On a lower artistic scale but far more politically pretentious is Jon Avet's Red Corner (1997) set in the People's Republic of China. Similar to how the Turkish authorities were presented in Midnight Express and below the dignified portraits of law enforcement in Witness for the Prosecution, the Chinese are seen as crude, insensitive, alien, and xenophobic. The hero is Richard Gere, portraying a foreign television executive charged with murdering a woman found in his apartment. Small wonder; he wakes-up covered in her blood. In real life, Gere has been an out-spoken critic of the People's Republic treatment of the Dalai Lama. This one dimensional film is a clear political statement. Red Corner has the obligatory harsh police interrogation scene. Though not as nasty as in Robert Rodriguez's Sin City (2005), the encounter is indicative of what many low-income minorities endure in America. Gere's assigned lawyer is Chinese and portrayed by Bai Ling. She is experienced but deemed vulnerable in keeping with a Eurocentric view of most Asian women.

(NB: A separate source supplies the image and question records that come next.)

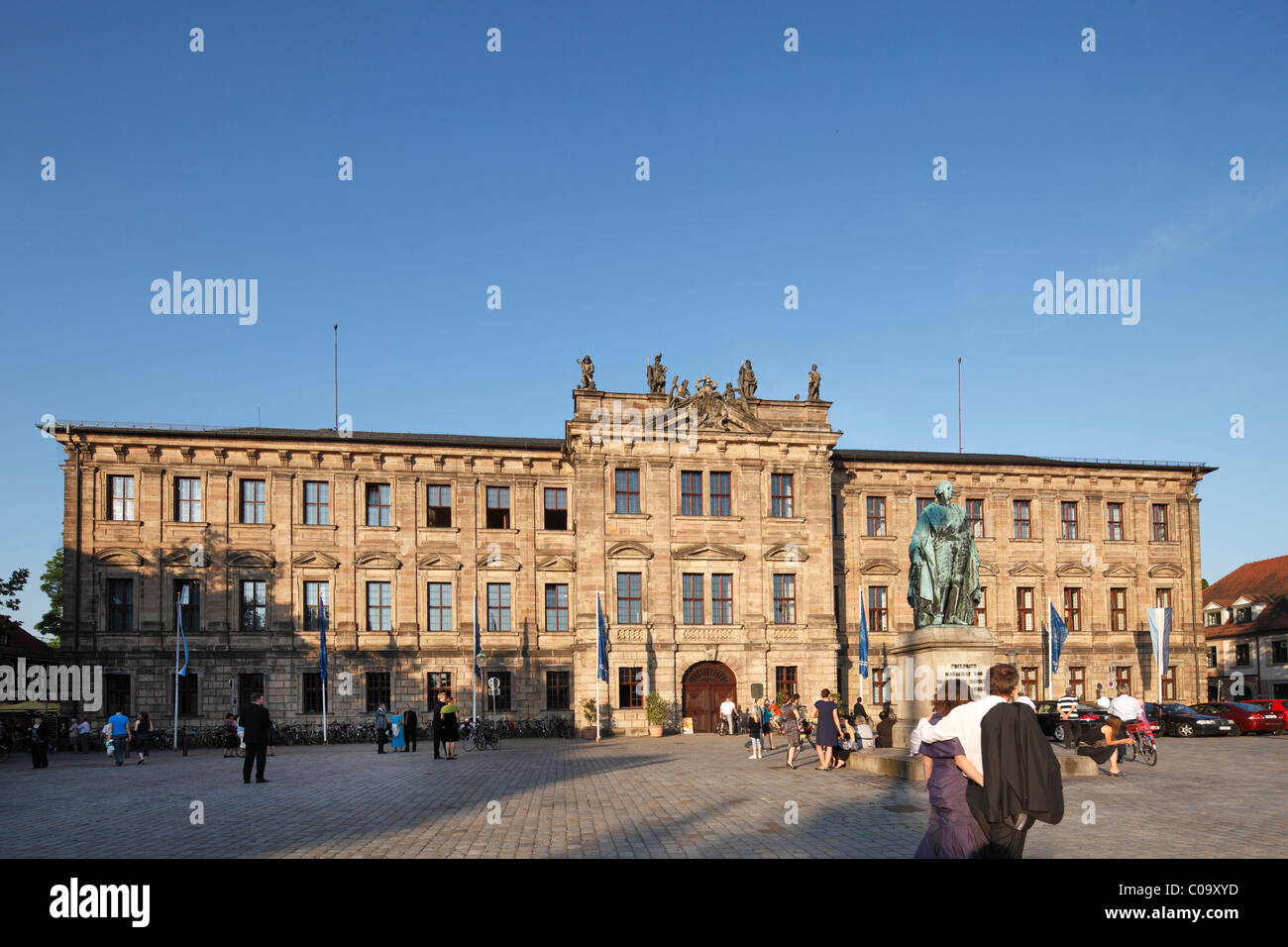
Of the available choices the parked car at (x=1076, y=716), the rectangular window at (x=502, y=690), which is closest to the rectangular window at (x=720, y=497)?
the rectangular window at (x=502, y=690)

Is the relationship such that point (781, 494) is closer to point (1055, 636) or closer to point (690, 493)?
point (690, 493)

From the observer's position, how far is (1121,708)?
26703 millimetres

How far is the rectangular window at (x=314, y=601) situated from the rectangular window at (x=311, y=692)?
208 centimetres

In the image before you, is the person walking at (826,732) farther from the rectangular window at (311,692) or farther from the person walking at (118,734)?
the rectangular window at (311,692)

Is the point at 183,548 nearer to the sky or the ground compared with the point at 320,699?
nearer to the sky

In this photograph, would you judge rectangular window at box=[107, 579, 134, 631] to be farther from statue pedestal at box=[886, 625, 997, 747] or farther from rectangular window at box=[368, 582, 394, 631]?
statue pedestal at box=[886, 625, 997, 747]

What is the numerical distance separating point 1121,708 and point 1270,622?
49.2 metres

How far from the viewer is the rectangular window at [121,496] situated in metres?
47.3

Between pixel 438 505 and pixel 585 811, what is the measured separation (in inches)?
1339

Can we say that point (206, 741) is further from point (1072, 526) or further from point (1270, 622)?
point (1270, 622)
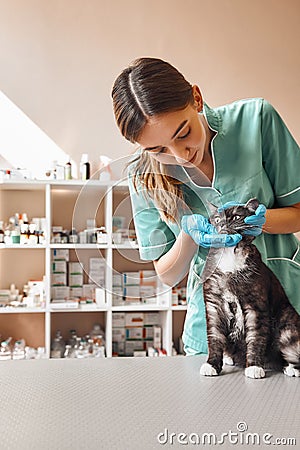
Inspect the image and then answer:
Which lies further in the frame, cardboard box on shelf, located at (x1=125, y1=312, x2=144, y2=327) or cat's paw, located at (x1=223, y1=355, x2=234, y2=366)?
cardboard box on shelf, located at (x1=125, y1=312, x2=144, y2=327)

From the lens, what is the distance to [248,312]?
89 cm

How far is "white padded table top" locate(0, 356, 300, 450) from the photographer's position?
0.65 metres

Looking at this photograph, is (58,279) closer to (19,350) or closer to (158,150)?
(19,350)

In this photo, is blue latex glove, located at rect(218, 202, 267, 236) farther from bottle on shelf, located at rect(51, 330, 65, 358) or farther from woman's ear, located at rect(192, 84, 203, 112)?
bottle on shelf, located at rect(51, 330, 65, 358)

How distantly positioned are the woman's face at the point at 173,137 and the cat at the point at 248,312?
131 mm

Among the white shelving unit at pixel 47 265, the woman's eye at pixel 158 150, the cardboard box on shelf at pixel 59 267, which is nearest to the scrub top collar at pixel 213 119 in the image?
the woman's eye at pixel 158 150

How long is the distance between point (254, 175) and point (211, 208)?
0.40 ft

The fiction vis-à-vis reality mentality as manifested in Britain, Turkey, and China present some interesting parallels (coincidental, but interesting none-the-less). For instance; the murder victim, Meredith Kercher, was a British citizen and Knox the American suspect as mirrored in Witness for the Prosecution. The crime scene is an apartment in Perugia, a town referred to as "small" as if to imply the inhabitants were too less sophisticated to mount a fair trial. The apartment was where Knox, her Italian boy-friend Raffaelel Sollecito, the victim Kercher, and the immigrant Rudy Guede (tried separately and convicted) reportedly smoked hashish pursuant to the killing. This is same drug responsible for Hayes' brutal incarceration in Midnight Express. Carlos Della Vesova and Luca Maori were assigned as Knox's defense lawyers, thus reflecting Bai Ling's status in Red Corner as well as Charles Laughton's in Witness for the Prosecution. Lawyers must be from the country where the criminal act was committed.
Art imitates life and vice-versa. Washington State Senator Maria Cantwell solicited Secretary of State Hillary Clinton to intercede on behalf of Knox as soon as the verdict was heard. Interestingly, the father of Billy Hayes also called on American politicians to intercede on his son's behalf in Midnight Express. As Hollywood continues to imagine or interpret the guilt or innocence of those charged with criminality on foreign soil, we should all be a privy to such help whether in our own country or abroad.